Canaris knew that many of the rumors about Göring’s sexual proclivities and drug addiction had been, if not invented, then circulated by the man everyone agreed was the most dangerous senior Nazi, Heinrich Himmler. He had two titles: He was Reichsprotektor Himmler and Reichsführer-SS Himmler. And, playing on Hitler’s distrust of his generals, Himmler had managed to create his own army—thirty divisions strong—called the Waffen-SS.
The third man likely to have traveled to Wolfsschanze in his own Heinkel, Martin Bormann, also had two titles. Originally, he had been the Parteileiter of the Nazi party, running it as Hitler’s deputy, and answering only to him. Recently, without objection from the Führer, he had started referring to himself as Reichsleiter Bormann, suggesting he was leading the Reich, not only the political party, and again subordinate only to Hitler.
And if those three—or only two of them—were there, Canaris reasoned, then chances were good that so was the clubfooted minister of public enlightenment and propaganda, Paul Joseph Goebbels, Ph.D.
He probably caught a ride with Bormann. Or Günsche commandeered a Heinkel for him as he did for me.
Four vehicles—a large Mercedes open sedan and three Kübelwagens, militarized, canvas-topped versions of the Volkswagen—came to meet the Heinkel as ground handlers showed the pilot where to park. An SS-hauptsturmführer was standing in the front seat of the Mercedes. Nine storm troopers under an SS-oberscharführer, all armed with Schmeisser machine pistols, got quickly out of the Kübelwagens and surrounded the airplane.
When the hauptsturmführer saw that his men were in place, he gestured rather imperiously to the sergeant to go to the airplane. He then got out of the Mercedes and walked to the Heinkel.

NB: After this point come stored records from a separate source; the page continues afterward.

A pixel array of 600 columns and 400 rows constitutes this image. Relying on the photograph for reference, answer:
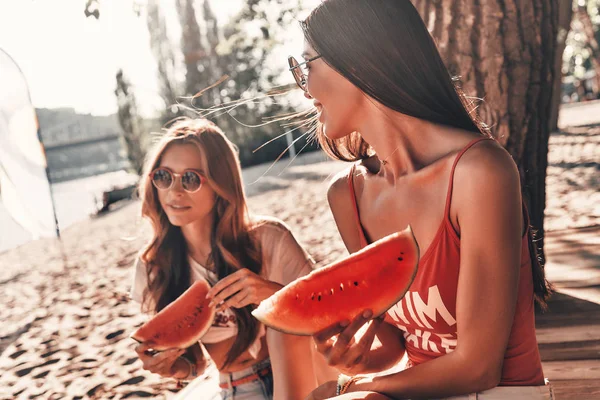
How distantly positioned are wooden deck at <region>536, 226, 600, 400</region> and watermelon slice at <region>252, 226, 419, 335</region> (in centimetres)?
118

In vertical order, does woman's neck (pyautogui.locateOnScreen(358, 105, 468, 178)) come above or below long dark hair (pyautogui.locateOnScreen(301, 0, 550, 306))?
below

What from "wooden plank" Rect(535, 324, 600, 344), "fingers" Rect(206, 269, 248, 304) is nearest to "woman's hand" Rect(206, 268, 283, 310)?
"fingers" Rect(206, 269, 248, 304)

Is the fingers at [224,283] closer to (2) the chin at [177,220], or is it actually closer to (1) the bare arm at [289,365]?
(1) the bare arm at [289,365]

The door in the fuselage opened and Canaris came out.
The hauptsturmführer and the oberscharführer gave the Nazi salute. Canaris returned it with an almost casual wave of his arm and walked to the Mercedes, followed by von und zu Waching and Gehlen. They all got in.
The oberscharführer went into the Heinkel as the hauptsturmführer walked quickly to the Mercedes, which started off as soon as he got in.
They drove off the airfield to the collection of buildings and yellow-and-black-striped barrier pole guarding access to the inner compound.
A half-dozen SS officers and enlisted men gave the Nazi salute, and one of the latter trotted to the Mercedes and opened the car’s passenger doors. Canaris and the others got out. The barrier pole was raised, and they walked past it and got into another open Mercedes.
Changing cars saved the time it would take to thoroughly search a car entering the interior compound.
The car, a Mercedes reserved for senior officers, carried them a kilometer and a half past stark concrete bunkers and finally stopped before one of them, where another half-dozen SS officers and enlisted men, all armed with Schmeisser machine pistols, gave the Nazi salute.
They had reached the Führerbunker itself.
Canaris, von und zu Waching, and Gehlen got out of the Mercedes and walked to a sturdy steel door, which an enlisted man pulled open just as they reached it and closed after they had passed through.
They were now in a barren room, presided over by an SS-obersturmbannführer. There was a table, and a row of steel cabinets each large enough for a suitcase. A double shelf above a coatrack held perhaps twenty uniform caps.